When was the last time you sat through a meeting that you found boring, a waste of time, and unproductive? Everyone I talk to can tell me about a recent meeting they attended but hated.
Yet most people who work in offices today spend most of their time in meetings of one kind or another. Maybe it’s a two-person conversation, and maybe it’s a group meeting with six or more participants. As Alan Webber pointed out over 20 years ago (“What’s So New About the New Economy?” Harvard Business Review, Jan/Feb 1993), conversation is at the heart of knowledge-based work. It’s how we learn, exchange information, solve problems, test our ideas, create new knowledge, and connect with our colleagues and customers.
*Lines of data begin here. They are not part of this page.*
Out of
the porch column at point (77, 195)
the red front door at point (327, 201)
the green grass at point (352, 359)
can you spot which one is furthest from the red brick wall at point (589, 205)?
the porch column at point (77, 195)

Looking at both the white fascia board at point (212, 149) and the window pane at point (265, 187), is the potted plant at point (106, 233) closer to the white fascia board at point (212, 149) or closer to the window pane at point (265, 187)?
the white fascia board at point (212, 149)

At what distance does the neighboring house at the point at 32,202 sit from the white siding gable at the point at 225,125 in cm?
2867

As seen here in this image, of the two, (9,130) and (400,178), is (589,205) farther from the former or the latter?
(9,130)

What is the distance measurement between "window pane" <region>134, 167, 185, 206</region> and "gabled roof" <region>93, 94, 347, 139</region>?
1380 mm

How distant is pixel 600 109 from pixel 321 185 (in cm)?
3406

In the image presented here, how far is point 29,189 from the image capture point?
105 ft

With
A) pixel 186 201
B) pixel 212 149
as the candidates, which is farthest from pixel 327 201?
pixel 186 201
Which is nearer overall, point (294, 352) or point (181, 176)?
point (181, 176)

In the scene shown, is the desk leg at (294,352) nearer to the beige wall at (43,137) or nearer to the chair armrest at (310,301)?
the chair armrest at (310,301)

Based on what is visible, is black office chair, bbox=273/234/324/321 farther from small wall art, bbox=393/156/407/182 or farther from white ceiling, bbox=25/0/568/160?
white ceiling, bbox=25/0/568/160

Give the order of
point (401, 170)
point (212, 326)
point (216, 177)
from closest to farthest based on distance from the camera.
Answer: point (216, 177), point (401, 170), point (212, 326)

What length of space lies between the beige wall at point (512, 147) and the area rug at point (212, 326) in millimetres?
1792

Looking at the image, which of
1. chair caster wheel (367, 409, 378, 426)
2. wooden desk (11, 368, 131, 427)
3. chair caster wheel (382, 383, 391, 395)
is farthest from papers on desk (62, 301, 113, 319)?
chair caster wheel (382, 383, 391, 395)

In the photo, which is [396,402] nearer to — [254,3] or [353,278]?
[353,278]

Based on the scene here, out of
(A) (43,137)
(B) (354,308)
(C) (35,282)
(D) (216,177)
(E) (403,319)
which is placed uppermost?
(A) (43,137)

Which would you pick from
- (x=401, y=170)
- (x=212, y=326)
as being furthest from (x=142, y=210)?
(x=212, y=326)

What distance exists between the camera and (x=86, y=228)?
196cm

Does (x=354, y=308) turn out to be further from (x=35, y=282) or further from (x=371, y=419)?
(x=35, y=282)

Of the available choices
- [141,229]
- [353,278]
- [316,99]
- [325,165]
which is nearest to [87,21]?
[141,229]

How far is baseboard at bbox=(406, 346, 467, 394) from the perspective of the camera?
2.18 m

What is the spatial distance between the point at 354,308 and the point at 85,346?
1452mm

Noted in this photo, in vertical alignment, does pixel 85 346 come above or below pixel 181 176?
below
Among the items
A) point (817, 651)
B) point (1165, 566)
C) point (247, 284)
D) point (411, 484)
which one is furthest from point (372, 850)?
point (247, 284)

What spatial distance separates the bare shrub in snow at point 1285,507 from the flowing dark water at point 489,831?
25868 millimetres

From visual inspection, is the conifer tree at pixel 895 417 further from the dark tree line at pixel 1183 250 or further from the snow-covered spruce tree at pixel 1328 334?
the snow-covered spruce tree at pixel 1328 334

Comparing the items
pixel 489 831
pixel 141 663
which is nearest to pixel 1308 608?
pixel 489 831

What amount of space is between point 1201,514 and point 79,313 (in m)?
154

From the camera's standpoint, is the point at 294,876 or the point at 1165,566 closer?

So why do so many meetings turn out so badly? I believe there are at least five factors affecting the quality of our meeting experiences:
We are already swimming in a sea of information. Meetings have served traditionally as an efficient means of sharing consistent information with a group of people who “need to know.” A team leader calls everyone into a conference room to report news to the group or to ask the participants to share project updates.
Yet digital technology today provides most of that kind of information more quickly and more accurately, and in formats that can be fine-tuned to individual needs. Whether it’s email, Twitter, Jabber, instant messaging, or project status websites, everyone who needs to know what’s going on can get updates while sitting at their workstations, or on mobile devices no matter where they are physically.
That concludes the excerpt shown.